Ils sont trois producteurs locaux à témoigner auprès de Médias24 de la fragilisation de la production nationale d'amandes douces. D'après eux, l'importation massive d'amandes américaines est à blâmer. Ils alertent sur les éventuels arrachages d'amandiers et appellent à l'application urgente des mesures de sauvegarde.

"Actuellement, nous vivons une situation alarmante au niveau des amandes douces. Les acheteurs se désintéressent totalement des amandes marocaines étant donné qu’il y a eu des importations massives d’amandes américaines. Le volume a été multiplié par 15 tandis que les montants importés ont été multipliés par 11 de 2018 à 2023", s'indigne une productrice d'amandes dans la région de Fès-Meknès.

Rappelant les derniers chiffres de l'Office des changes (image ci-dessous), elle souligne que le volume des importations a augmenté de 40% entre 2022 et 2023. "Le stock créé fait que les amandes marocaines ne sont plus recherchées, d’autant plus que leurs rivales américaines sont moins chères.

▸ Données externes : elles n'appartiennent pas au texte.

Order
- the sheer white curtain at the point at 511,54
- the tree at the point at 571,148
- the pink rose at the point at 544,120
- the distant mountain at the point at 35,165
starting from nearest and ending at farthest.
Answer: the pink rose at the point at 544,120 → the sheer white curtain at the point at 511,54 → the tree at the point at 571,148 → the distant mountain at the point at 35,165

Le constat est que les transactions nationales sont quasiment à l’arrêt, et les prix proposés impliquent de vendre à perte".

À l'origine de la crise, le démantèlement tarifaire progressif imposé par l'accord de libre-échange Maroc-USA

"La crise chez les producteurs d'amandes au Maroc n'a pas seulement été aggravée par l'explosion des importations depuis les États-Unis, mais elle a été aussi, et surtout, provoquée par celle-ci. À l'origine de cette crise, l'accord de libre-échange entre le Maroc et les Etats-Unis qui a progressivement levé les droits d'importation sur les amandes douces. Aujourd'hui, les quotas d'importation sont complètement levés", explique un agriculteur dans la région de Fès-Meknès.

Il est rejoint sur ce point par un producteur et concasseur d'amandes dans la même région : "On parle d'un remplacement progressif, voire une substitution de la production locale par les importations d'amandes américaines. Historiquement, le Maroc est connu pour sa grande production d'amandes, qui est la deuxième production arboricole après l'olivier".

"Auparavant, le Maroc était protégé par des droits d'importation qui étaient élevés, lesquels droits bloquaient ou freinaient les importations américaines et même européennes. Ensuite, il y a eu l'accord de libre-échange avec l'Europe et avec les États-Unis. Dans le cas de l'Europe, les droits d'importation ont été maintenus, ce qui fait que l'importation était pénalisée à partir des pays européens. Mais dans le cas de l'accord d'association avec les États-Unis, il y a eu un démantèlement progressif qui a pris fin officiellement en 2018. Depuis, les droits d'importation sont devenus nuls à partir des Etats Unis".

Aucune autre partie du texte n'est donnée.